Why append-only writes are much faster than random writes

January 8, 2022 - 2 minute read -

In the last decade, many database systems utilize log structured data structures to support high write throughput like RocksDB, LevelDB etc.

A fundamental property of these data structures is that they are append-only. This is mentioned online in mutliple places, but usually they don’t explain further. I did not immediately understand why a data structure being append-only automatically made it better for writing.

After reading DDIA [1] and looking it up, I understood that it has entirely to do with the underlying storage. There are 2 main types of disk storage used now-a-days. On both types, append-only writes are entirely sequential writes as opposed to random writes.
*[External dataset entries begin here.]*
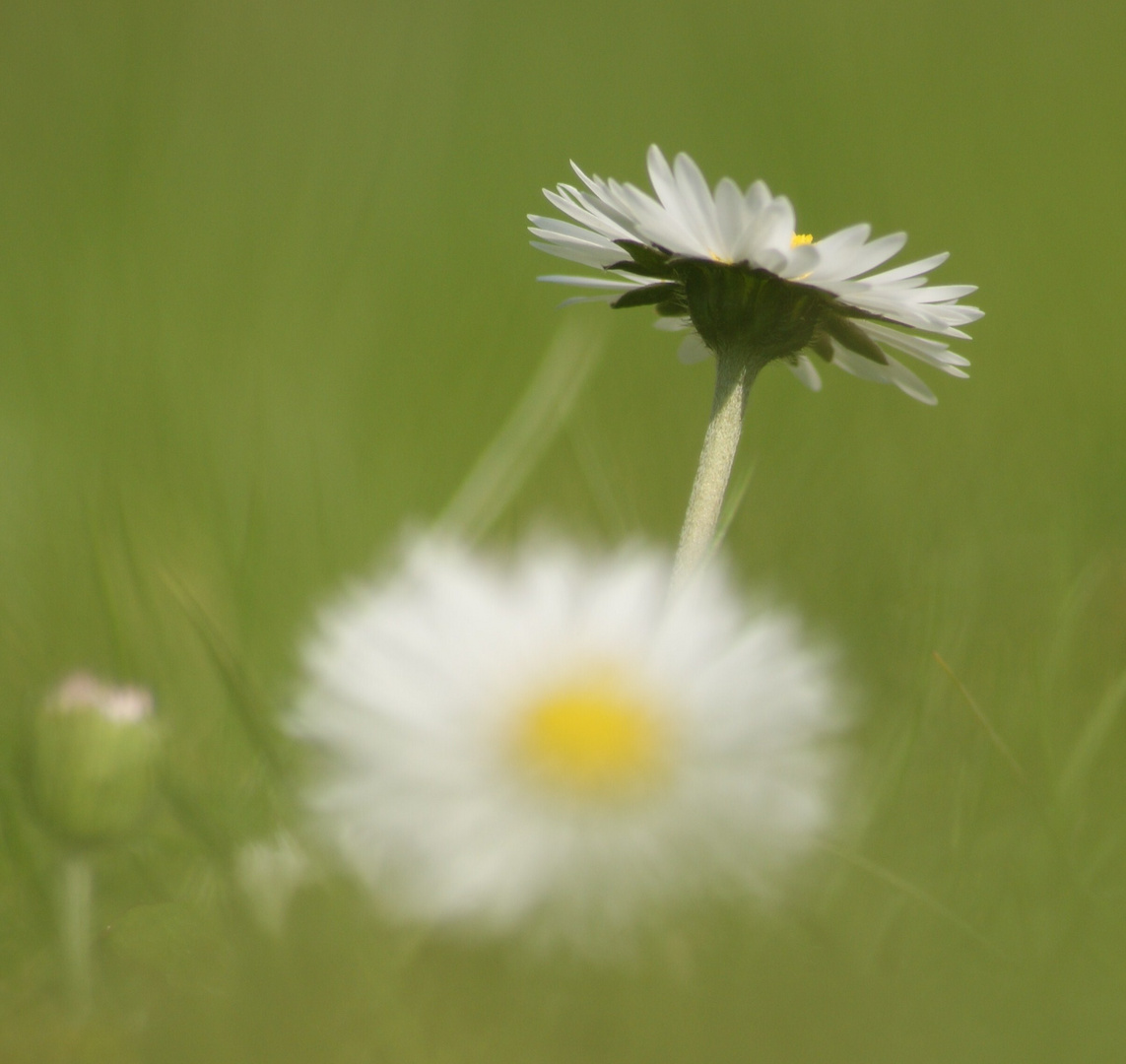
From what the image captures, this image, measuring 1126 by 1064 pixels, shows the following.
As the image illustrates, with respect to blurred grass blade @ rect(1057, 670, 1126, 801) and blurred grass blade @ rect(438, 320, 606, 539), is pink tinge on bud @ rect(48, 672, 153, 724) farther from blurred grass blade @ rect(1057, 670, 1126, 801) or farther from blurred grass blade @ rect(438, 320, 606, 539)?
blurred grass blade @ rect(1057, 670, 1126, 801)

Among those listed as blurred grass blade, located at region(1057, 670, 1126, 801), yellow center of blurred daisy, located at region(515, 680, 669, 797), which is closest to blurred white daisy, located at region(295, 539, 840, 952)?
yellow center of blurred daisy, located at region(515, 680, 669, 797)

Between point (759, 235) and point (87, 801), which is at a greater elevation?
point (759, 235)

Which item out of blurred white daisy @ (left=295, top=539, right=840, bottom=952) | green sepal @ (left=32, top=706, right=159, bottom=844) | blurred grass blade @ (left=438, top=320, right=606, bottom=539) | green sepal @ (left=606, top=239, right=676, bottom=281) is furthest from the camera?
blurred grass blade @ (left=438, top=320, right=606, bottom=539)

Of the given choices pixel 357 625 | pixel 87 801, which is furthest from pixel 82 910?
pixel 357 625

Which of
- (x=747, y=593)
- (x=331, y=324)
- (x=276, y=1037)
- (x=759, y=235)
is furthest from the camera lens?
(x=331, y=324)

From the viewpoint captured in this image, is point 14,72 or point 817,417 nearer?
point 817,417

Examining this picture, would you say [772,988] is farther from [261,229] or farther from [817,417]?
[261,229]

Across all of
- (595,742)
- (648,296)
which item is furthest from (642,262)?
(595,742)
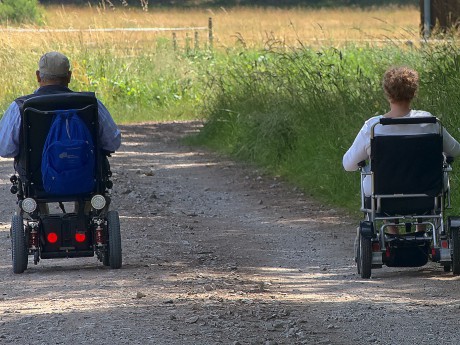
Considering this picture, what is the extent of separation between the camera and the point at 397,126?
8008mm

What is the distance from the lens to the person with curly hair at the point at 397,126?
7996 mm

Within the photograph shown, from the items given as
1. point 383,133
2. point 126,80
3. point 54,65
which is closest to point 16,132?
point 54,65

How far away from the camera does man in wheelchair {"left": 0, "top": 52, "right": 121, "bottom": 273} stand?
8.16 metres

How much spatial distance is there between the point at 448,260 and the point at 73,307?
2.32 m

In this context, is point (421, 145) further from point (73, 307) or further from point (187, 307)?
point (73, 307)

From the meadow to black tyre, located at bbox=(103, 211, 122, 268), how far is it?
303cm

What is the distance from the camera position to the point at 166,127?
2019cm

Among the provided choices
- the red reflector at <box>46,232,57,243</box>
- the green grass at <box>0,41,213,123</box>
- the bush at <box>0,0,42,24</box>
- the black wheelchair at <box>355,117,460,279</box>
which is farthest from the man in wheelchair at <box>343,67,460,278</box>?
the bush at <box>0,0,42,24</box>

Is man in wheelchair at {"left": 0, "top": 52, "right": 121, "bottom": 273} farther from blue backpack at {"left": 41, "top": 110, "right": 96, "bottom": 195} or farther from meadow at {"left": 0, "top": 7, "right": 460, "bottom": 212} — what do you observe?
meadow at {"left": 0, "top": 7, "right": 460, "bottom": 212}

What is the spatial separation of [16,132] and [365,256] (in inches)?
92.8

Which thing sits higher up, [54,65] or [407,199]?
[54,65]

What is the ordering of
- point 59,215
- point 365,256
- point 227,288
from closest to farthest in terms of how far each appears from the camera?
point 227,288
point 365,256
point 59,215

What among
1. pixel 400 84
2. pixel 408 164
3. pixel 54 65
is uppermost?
pixel 54 65

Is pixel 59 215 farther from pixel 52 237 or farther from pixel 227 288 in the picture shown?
pixel 227 288
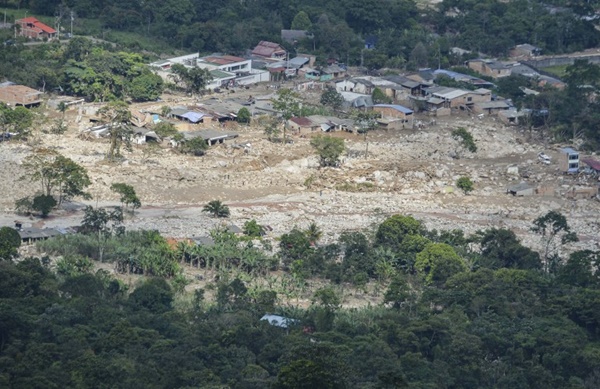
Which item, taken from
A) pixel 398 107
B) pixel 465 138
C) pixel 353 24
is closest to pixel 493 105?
pixel 398 107

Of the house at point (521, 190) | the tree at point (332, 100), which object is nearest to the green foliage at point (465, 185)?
the house at point (521, 190)

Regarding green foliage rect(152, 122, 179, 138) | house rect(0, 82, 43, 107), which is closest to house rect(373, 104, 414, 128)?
green foliage rect(152, 122, 179, 138)

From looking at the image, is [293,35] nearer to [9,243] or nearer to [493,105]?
[493,105]

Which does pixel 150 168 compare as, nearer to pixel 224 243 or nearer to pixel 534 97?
pixel 224 243

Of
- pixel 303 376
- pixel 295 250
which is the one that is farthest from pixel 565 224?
pixel 303 376

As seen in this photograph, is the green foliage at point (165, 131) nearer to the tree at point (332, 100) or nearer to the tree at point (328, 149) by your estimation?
the tree at point (328, 149)

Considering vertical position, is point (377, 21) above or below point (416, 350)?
above
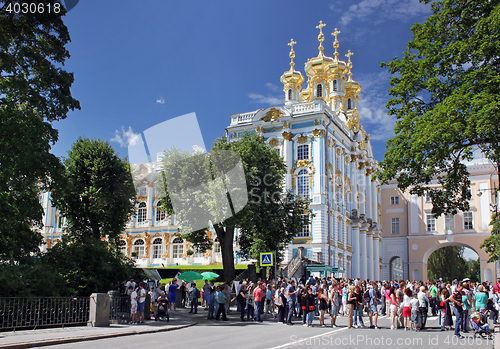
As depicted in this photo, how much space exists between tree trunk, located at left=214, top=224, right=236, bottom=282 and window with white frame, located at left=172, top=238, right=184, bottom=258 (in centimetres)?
2589

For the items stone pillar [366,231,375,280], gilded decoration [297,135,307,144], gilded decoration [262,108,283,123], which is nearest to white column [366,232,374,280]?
stone pillar [366,231,375,280]

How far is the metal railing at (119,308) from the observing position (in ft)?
60.4

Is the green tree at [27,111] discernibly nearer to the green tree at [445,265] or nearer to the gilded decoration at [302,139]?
the gilded decoration at [302,139]

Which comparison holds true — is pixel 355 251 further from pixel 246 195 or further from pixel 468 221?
pixel 246 195

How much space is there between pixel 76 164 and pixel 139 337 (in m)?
20.3

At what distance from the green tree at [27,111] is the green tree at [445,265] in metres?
59.8

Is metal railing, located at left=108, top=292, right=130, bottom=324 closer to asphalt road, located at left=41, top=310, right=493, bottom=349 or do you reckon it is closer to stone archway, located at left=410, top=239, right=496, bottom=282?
asphalt road, located at left=41, top=310, right=493, bottom=349

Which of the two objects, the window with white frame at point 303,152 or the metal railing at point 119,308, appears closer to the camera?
the metal railing at point 119,308

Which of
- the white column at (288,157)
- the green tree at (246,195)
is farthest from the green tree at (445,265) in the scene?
the green tree at (246,195)

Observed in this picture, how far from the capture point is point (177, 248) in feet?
189

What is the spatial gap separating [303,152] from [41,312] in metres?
36.2

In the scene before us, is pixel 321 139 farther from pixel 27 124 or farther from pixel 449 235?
pixel 27 124

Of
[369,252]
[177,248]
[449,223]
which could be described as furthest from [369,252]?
[177,248]

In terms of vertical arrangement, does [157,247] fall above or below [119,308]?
above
Magnetic Disk Drives (HDDs):

On HDDs, we have a read-write head that seeks to the specific locations and writes. For random writes, the head needs to do a lot more seeking. But for sequential writes, this seek time is reduced drastically. This directly results in a higher write througput as I/O bandwidth is not being wasted for unnecessary operations.
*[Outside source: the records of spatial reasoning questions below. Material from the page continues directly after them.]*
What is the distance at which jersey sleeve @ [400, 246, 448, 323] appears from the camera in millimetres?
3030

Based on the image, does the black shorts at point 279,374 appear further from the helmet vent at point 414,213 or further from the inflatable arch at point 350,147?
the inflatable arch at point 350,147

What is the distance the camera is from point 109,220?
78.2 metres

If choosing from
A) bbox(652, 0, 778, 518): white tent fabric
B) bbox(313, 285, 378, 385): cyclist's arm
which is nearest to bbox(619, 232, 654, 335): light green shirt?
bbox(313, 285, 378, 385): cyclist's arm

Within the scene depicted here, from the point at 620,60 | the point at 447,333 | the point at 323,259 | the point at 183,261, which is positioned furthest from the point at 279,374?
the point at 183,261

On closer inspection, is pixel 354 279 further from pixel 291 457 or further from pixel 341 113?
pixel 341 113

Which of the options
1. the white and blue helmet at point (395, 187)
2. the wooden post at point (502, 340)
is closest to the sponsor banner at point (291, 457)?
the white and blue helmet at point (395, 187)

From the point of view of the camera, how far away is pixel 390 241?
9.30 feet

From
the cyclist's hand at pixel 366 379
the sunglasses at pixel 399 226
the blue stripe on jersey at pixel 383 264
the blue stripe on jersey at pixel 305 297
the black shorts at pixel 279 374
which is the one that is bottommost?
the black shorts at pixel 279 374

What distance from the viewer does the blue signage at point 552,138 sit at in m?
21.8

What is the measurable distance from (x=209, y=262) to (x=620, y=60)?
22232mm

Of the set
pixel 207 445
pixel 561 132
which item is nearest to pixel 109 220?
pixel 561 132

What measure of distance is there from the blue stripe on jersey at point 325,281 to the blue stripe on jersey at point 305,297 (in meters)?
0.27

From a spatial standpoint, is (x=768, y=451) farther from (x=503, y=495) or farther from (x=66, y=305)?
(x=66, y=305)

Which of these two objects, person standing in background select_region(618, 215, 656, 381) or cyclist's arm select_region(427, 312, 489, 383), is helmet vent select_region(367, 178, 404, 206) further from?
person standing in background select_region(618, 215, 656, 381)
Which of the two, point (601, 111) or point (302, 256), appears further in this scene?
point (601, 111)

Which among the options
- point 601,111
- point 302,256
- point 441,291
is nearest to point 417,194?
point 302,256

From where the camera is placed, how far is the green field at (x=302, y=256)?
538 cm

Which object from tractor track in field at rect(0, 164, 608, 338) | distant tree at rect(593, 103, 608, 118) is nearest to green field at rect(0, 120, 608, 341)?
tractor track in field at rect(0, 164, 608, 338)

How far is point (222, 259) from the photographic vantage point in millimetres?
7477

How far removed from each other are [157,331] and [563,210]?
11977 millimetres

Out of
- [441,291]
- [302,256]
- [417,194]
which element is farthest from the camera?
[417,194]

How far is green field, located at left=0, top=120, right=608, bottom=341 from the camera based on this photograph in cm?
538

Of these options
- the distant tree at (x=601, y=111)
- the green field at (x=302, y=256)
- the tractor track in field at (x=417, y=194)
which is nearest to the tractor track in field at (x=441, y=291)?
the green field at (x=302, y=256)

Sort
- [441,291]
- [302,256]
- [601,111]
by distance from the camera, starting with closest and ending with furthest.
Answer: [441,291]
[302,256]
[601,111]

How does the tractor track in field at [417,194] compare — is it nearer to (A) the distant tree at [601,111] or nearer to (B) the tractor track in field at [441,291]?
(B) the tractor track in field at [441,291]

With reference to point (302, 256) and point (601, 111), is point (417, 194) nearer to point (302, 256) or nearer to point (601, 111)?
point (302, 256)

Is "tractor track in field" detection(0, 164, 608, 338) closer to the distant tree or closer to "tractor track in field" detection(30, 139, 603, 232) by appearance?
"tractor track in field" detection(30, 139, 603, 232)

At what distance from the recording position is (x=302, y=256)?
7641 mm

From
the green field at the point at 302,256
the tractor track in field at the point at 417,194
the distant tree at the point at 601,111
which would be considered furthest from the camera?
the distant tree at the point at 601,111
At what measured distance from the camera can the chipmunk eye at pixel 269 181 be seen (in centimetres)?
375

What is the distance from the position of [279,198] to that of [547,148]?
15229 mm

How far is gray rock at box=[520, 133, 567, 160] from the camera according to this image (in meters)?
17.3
Solid State Drives (SSDs):

For SSDs as well, log structured data structures like LSM-trees achieve high write throughput. But this is for entirely different reasons than HDDs. Unlike HDDs, most SSDs do not support incrementally updating a page on the disk. Due to the way flash works, before we update a page, we need to read it, update the value, erase the entire block and write the updated page. Each page is around 4-8 kilobytes in size. This phenomena is called Write Amplification [2], when one logical write or update causes multiple writes on the underlying storage system. This article [3] goes in-depth explaining why this limitation of flash storage exists.
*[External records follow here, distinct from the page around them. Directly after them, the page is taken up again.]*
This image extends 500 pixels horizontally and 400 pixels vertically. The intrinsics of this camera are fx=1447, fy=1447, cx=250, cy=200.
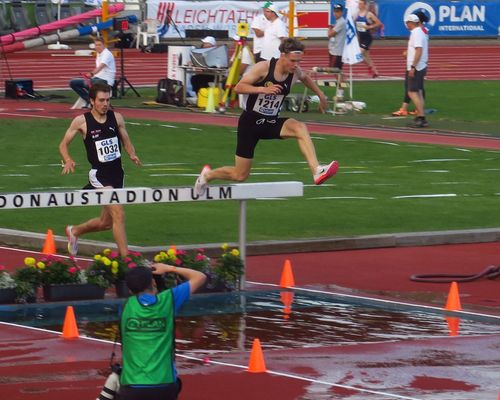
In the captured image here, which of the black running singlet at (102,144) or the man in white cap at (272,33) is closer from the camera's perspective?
the black running singlet at (102,144)

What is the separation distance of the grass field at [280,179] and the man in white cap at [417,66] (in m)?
2.69

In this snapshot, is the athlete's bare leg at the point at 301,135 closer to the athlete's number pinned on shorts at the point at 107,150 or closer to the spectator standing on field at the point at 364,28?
the athlete's number pinned on shorts at the point at 107,150

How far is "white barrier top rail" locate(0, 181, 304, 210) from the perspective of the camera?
12.8 meters

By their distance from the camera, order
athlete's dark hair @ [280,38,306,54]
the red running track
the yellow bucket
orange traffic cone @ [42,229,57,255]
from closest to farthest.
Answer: athlete's dark hair @ [280,38,306,54] → orange traffic cone @ [42,229,57,255] → the yellow bucket → the red running track

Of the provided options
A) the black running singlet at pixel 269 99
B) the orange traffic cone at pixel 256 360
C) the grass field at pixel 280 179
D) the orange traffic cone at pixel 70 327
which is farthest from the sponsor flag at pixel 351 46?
the orange traffic cone at pixel 256 360

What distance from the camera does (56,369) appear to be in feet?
35.6

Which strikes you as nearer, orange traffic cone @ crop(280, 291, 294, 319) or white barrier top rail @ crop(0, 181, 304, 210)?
white barrier top rail @ crop(0, 181, 304, 210)

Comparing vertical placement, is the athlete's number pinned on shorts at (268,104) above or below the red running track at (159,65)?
above

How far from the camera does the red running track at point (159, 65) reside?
41844 millimetres

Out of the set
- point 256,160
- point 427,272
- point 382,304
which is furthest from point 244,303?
point 256,160

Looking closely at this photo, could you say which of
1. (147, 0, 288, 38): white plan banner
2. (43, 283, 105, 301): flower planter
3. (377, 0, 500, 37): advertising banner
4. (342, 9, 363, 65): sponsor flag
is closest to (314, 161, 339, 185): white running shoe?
(43, 283, 105, 301): flower planter

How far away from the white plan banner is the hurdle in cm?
3976

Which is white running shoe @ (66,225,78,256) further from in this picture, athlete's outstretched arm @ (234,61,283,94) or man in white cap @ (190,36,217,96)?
man in white cap @ (190,36,217,96)

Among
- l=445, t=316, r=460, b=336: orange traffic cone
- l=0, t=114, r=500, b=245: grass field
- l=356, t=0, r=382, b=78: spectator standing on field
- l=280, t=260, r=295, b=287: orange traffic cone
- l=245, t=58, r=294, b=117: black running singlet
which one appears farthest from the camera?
l=356, t=0, r=382, b=78: spectator standing on field
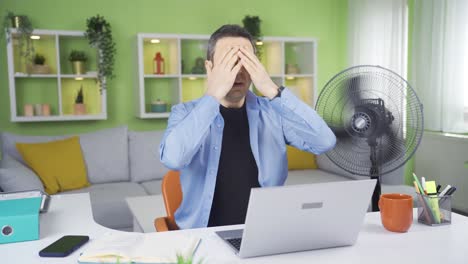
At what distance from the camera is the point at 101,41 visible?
407cm

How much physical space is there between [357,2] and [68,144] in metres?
3.21

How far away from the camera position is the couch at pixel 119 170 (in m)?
3.42

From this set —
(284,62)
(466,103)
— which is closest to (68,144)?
(284,62)

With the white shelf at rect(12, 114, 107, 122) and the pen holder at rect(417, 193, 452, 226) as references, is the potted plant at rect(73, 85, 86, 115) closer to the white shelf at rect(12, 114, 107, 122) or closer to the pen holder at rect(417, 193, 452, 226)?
the white shelf at rect(12, 114, 107, 122)

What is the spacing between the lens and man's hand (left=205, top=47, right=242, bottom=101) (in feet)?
5.30

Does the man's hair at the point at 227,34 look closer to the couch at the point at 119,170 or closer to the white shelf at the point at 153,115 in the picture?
the couch at the point at 119,170

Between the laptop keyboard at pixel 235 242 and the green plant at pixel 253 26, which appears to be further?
the green plant at pixel 253 26

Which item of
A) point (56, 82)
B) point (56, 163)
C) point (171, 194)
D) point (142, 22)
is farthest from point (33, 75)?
point (171, 194)

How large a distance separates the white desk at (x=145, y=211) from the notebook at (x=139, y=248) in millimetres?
901

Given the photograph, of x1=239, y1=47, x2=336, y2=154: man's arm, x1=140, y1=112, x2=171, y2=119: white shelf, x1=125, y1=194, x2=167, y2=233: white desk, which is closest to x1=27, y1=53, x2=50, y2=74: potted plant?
x1=140, y1=112, x2=171, y2=119: white shelf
Append-Only helps here because it allows the database to fill in a page completely with rows of data and write it to SSD at once. This reduces write amplification because all the new writes/appends go to a single page on disk reducing the impact of an Erase-Write cycle.

To conclude, writing is an expensive operation when compared to reading. The best we can do is to use append-only as it’s the simplest write possible due to how our current storage systems work. This is where traditional B+Trees don’t hold up and newer data structures like LSM-trees and their variations are centered around append-only to support higher write throughputs.